PA. Biodiesel Mandate Awaits Sustained Triggers

John Davis

Pennsylvania’s 2 percent biodiesel mandate, passed earlier this year, is on hold, despite the fact that the state is meeting a 40-million-gallon-a-year biodiesel production threshold.

This story from Biodiesel Magazine explains that there are some certification and sustainability measures that must also be met for the requirement to kick in:

Conditions that need to be met above and beyond the in-state volume requirements include certification that the biodiesel meets ASTM D6751 quality standards and installation of the necessary infrastructure, [John Nikoloff, a partner with the Pennsylvania Energy Resources Group LLC] said. “There is no storage infrastructure – storage facilities are not in place in the southeast part of the state,” Nikoloff told the conference audience. “There needs to be heated tanks with nitrogen blankets on top, so until that happens the mandate doesn’t take effect.”
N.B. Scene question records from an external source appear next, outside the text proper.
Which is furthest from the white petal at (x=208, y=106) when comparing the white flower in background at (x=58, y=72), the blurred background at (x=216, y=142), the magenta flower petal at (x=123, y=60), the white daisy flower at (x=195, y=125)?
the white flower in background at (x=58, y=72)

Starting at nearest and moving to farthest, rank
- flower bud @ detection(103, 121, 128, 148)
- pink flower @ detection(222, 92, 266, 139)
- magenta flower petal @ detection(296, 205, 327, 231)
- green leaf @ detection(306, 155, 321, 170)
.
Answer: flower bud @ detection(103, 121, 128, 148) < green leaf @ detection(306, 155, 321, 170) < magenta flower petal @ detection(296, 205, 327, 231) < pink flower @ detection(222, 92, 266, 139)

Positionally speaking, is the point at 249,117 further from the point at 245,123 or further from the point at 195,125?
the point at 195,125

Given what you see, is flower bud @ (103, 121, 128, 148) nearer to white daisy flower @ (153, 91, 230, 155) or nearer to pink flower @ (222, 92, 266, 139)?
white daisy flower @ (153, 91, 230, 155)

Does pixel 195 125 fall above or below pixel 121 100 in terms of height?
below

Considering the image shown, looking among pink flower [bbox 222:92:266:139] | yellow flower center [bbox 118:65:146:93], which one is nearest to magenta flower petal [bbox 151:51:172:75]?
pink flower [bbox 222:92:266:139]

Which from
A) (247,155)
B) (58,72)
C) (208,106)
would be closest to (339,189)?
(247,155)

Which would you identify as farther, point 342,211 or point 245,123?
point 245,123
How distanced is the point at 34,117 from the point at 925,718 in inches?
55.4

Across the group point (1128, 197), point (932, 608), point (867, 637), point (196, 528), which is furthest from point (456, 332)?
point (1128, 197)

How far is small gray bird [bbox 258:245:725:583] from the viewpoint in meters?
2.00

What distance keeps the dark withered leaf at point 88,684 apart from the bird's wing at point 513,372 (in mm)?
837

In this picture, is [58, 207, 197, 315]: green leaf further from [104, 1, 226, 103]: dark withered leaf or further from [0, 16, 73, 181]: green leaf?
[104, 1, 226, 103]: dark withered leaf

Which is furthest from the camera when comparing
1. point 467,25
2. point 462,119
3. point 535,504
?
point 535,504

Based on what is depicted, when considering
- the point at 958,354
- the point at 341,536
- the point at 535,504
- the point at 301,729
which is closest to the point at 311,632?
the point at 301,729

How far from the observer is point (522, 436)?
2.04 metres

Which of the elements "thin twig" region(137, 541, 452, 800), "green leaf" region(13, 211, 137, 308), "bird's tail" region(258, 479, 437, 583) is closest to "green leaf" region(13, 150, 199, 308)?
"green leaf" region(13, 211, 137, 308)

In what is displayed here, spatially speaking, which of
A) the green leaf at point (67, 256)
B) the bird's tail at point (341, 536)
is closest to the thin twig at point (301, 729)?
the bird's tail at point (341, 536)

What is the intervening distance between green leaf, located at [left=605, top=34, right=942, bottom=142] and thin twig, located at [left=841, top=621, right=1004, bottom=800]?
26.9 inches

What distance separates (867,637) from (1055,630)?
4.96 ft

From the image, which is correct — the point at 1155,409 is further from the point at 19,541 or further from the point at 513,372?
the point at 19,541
Implementation of the Pennsylvania B2 mandate is under the jurisdiction of the Pennsylvania Department of Agriculture. [Ben Wootten, Pennsylvania Biodiesel Producers Group spokesman and Keystone Biofuels Inc. president] explained how the process is intended to work. “When in-state production reaches 40 MMgy, they’ll look at us for three months and if they annualize those figures and it reaches the 40 MMgy threshold, then the trigger starts,” Wootten said. “The trigger is a 12-month waiting period so if it takes us six to 12 months to prove we meet the trigger point, then there’s 12 months until the mandate is enforced.” The Pennsylvania Department of Agriculture may look at production numbers dating back to January, Wootten said, adding that if in-state production met the threshold then, it could count towards the trigger period.

The article goes on to say that the two men disagree on whether some of the infrastructure requirements at the pumps are delaying the implementation of the mandate as well.